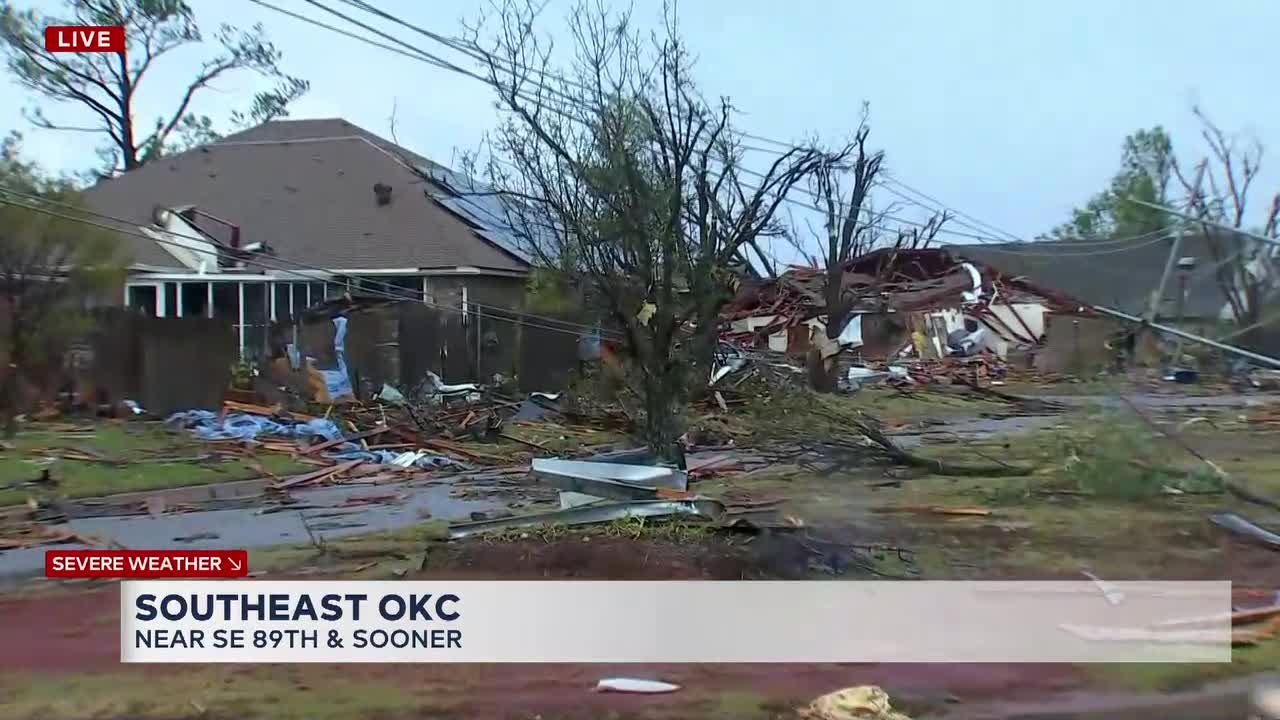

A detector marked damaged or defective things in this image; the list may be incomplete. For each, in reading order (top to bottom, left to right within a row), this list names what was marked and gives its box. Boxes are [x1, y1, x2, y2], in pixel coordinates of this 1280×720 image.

damaged house [81, 121, 529, 363]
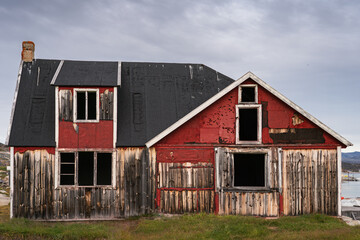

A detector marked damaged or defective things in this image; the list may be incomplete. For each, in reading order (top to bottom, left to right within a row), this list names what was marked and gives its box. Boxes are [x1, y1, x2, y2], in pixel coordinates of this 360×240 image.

broken window [74, 88, 98, 122]
missing window pane [239, 109, 258, 141]
broken window [236, 104, 262, 142]
broken window [59, 151, 112, 187]
missing window pane [78, 152, 94, 186]
missing window pane [96, 153, 112, 185]
missing window pane [233, 154, 264, 188]
broken window [233, 154, 264, 188]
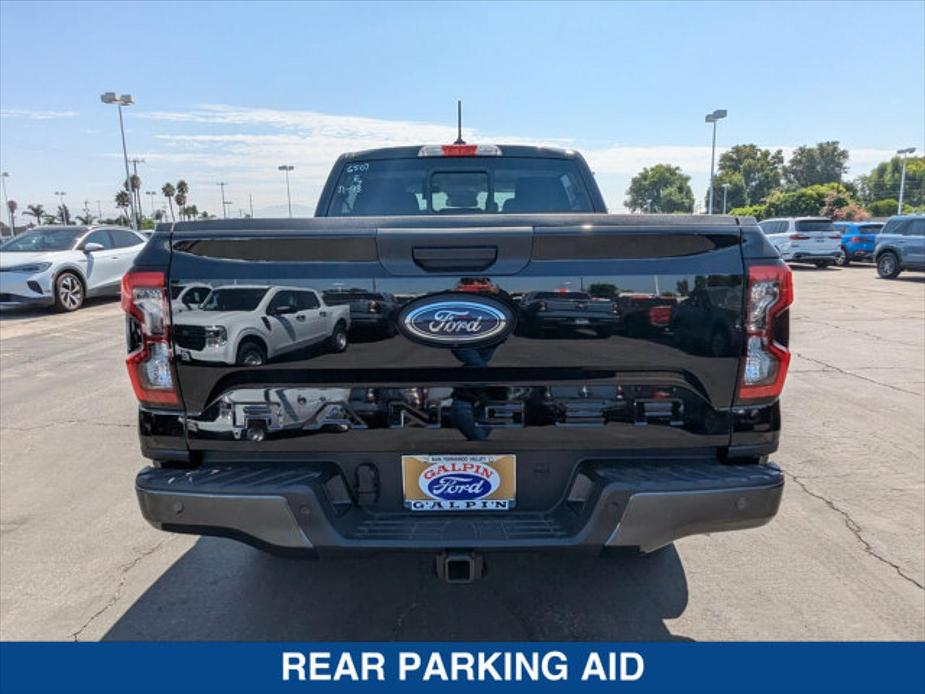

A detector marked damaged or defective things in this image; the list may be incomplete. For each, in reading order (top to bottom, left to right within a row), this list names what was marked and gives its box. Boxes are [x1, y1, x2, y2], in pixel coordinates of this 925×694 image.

crack in pavement [792, 354, 920, 396]
crack in pavement [788, 474, 924, 592]
crack in pavement [70, 540, 171, 640]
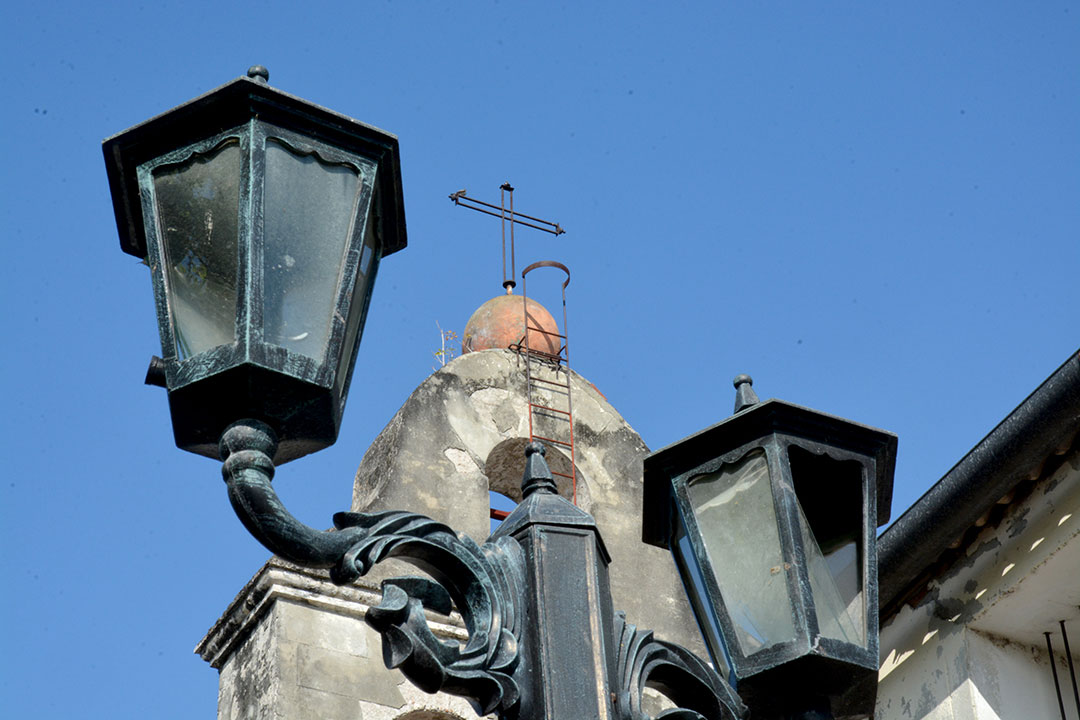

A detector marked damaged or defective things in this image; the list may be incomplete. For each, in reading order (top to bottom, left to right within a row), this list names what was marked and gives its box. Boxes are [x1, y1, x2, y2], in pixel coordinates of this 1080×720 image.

peeling plaster wall [876, 446, 1080, 716]
rusty metal rod [1045, 630, 1071, 720]
rusty metal rod [1058, 621, 1075, 716]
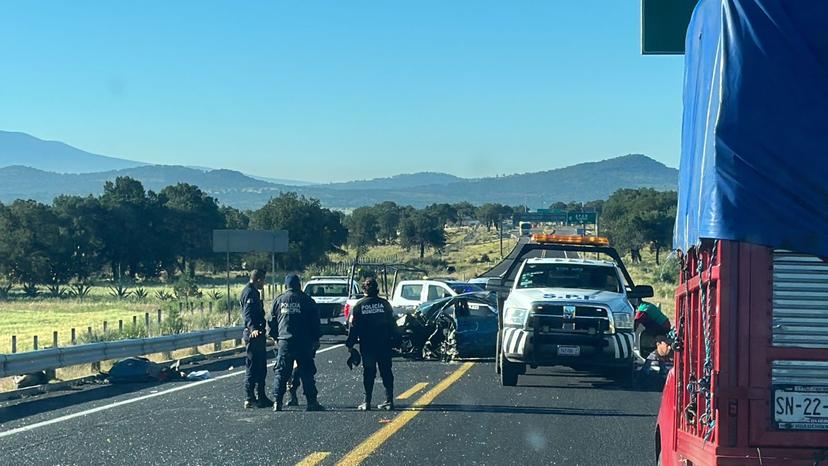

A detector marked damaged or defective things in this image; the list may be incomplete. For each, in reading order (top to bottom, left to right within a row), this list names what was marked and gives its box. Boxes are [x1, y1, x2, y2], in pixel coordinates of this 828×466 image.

damaged car [396, 294, 498, 362]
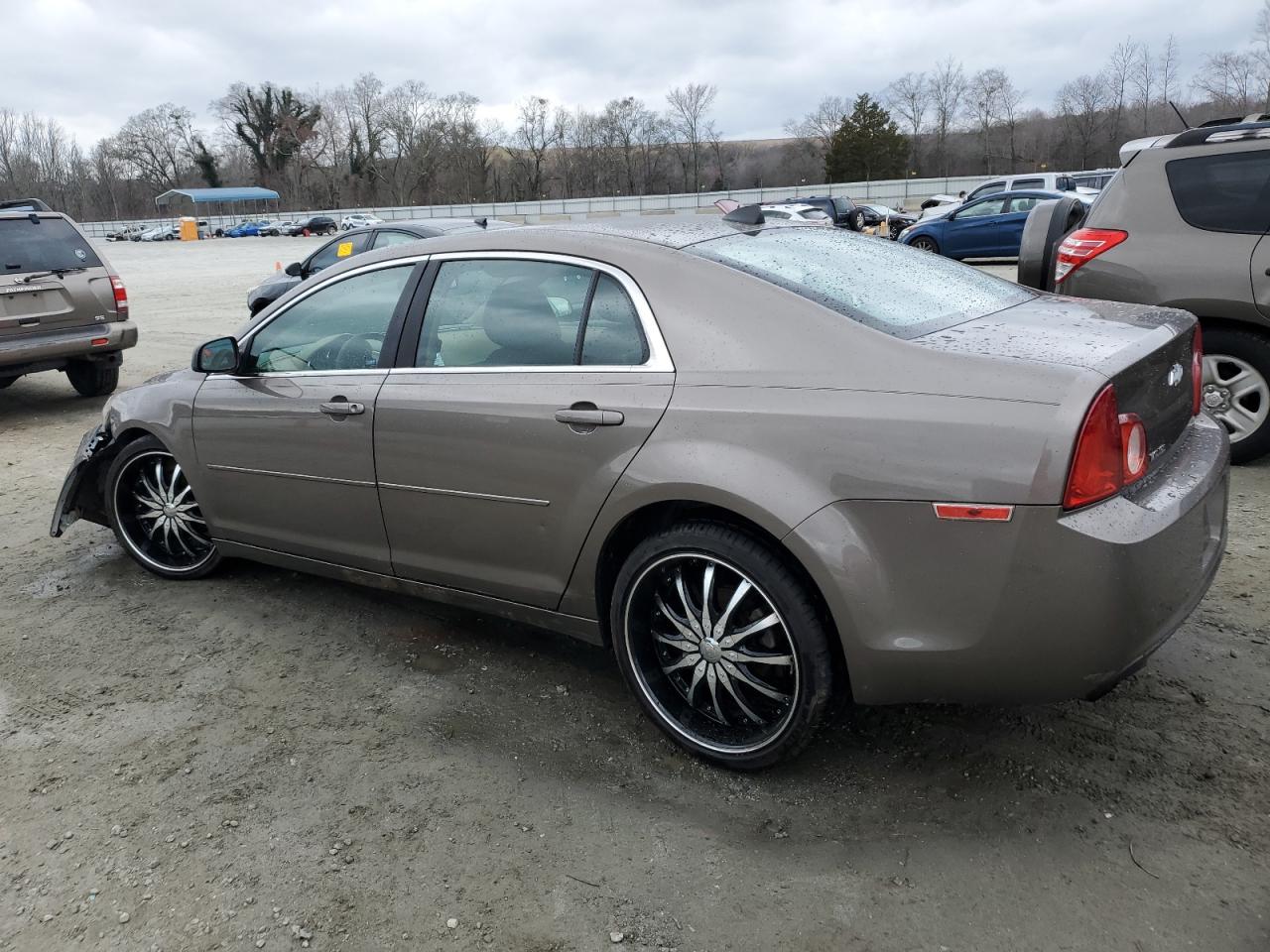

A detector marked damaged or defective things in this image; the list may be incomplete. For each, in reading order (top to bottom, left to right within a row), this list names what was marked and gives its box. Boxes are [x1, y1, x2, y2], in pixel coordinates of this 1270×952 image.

damaged front bumper [50, 428, 111, 540]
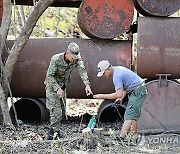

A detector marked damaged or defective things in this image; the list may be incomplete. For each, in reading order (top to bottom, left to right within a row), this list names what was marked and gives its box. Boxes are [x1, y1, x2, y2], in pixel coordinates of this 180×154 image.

large rusty pipe [3, 38, 131, 98]
large rusty pipe [78, 0, 134, 39]
large rusty pipe [137, 17, 180, 79]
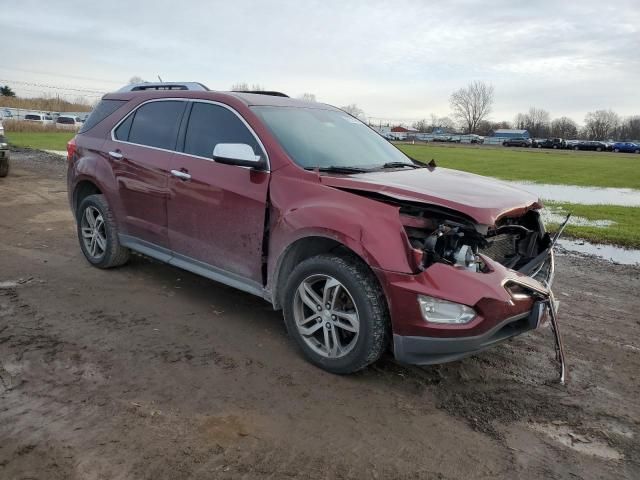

------------------------

### Problem details
Reproduce all of the data exactly, omitting each picture it holds.

### Answer section
A detector marked damaged or defective things in this image; the list may be incomplete. For each, in reading order (top to bottom, left to right within a row), this list names what was marked and gives its box. Boxes are [x1, y1, x2, y2], in pixel coordinates of this 1280×720 image.

damaged house [81, 121, 529, 363]

A detector marked damaged or defective things in this image; the list may be incomplete. For each, in reading order (top to bottom, left to right within a row), this list names what was marked and gives its box. Boxes are [x1, y1, x2, y2], in pixel coordinates of this 360×240 image.

broken window [74, 88, 98, 122]
missing window pane [239, 109, 258, 141]
broken window [236, 104, 262, 142]
broken window [59, 151, 112, 187]
missing window pane [78, 152, 94, 186]
missing window pane [96, 153, 112, 185]
missing window pane [233, 154, 264, 188]
broken window [233, 154, 264, 188]

A detector marked damaged or defective things in this image; the list may be incomplete. For each, in reading order (top to bottom, left to right within a row), this list names what was marked and gives its box. Boxes are [x1, y1, x2, y2], in pixel coordinates of this 925×694 image.

crack in pavement [792, 354, 920, 396]
crack in pavement [788, 474, 924, 592]
crack in pavement [70, 540, 171, 640]

A detector marked damaged or defective things in this image; the list may be incomplete. For each, in reading order (top to bottom, left to right within a row), this list names what was marked and gives its box. Boxes are [x1, y1, x2, y2], in pixel coordinates of this 1080×720 image.

peeling plaster wall [876, 446, 1080, 716]
rusty metal rod [1045, 630, 1071, 720]
rusty metal rod [1058, 621, 1075, 716]

A detector marked damaged or defective things in this image; the list may be incomplete. For each, in reading order (top to bottom, left to right within a row), this list names what was marked and gives its box. Boxes are [x1, y1, x2, y2], in pixel coordinates of this 828×466 image.

damaged car [396, 294, 498, 362]

A detector marked damaged or defective things in this image; the list may be incomplete. For each, in reading order (top to bottom, left to right within a row), this list names what was marked and gives its box. Boxes are [x1, y1, x2, y2], in pixel coordinates of this 1270×952 image.

damaged front bumper [50, 428, 111, 540]

A detector marked damaged or defective things in this image; the list may be incomplete. For each, in reading order (top to bottom, left to right within a row), this list names what was marked and gives its box. Boxes are [x1, y1, x2, y2], in pixel coordinates of this 180×154 image.

large rusty pipe [3, 38, 131, 98]
large rusty pipe [78, 0, 134, 39]
large rusty pipe [137, 17, 180, 79]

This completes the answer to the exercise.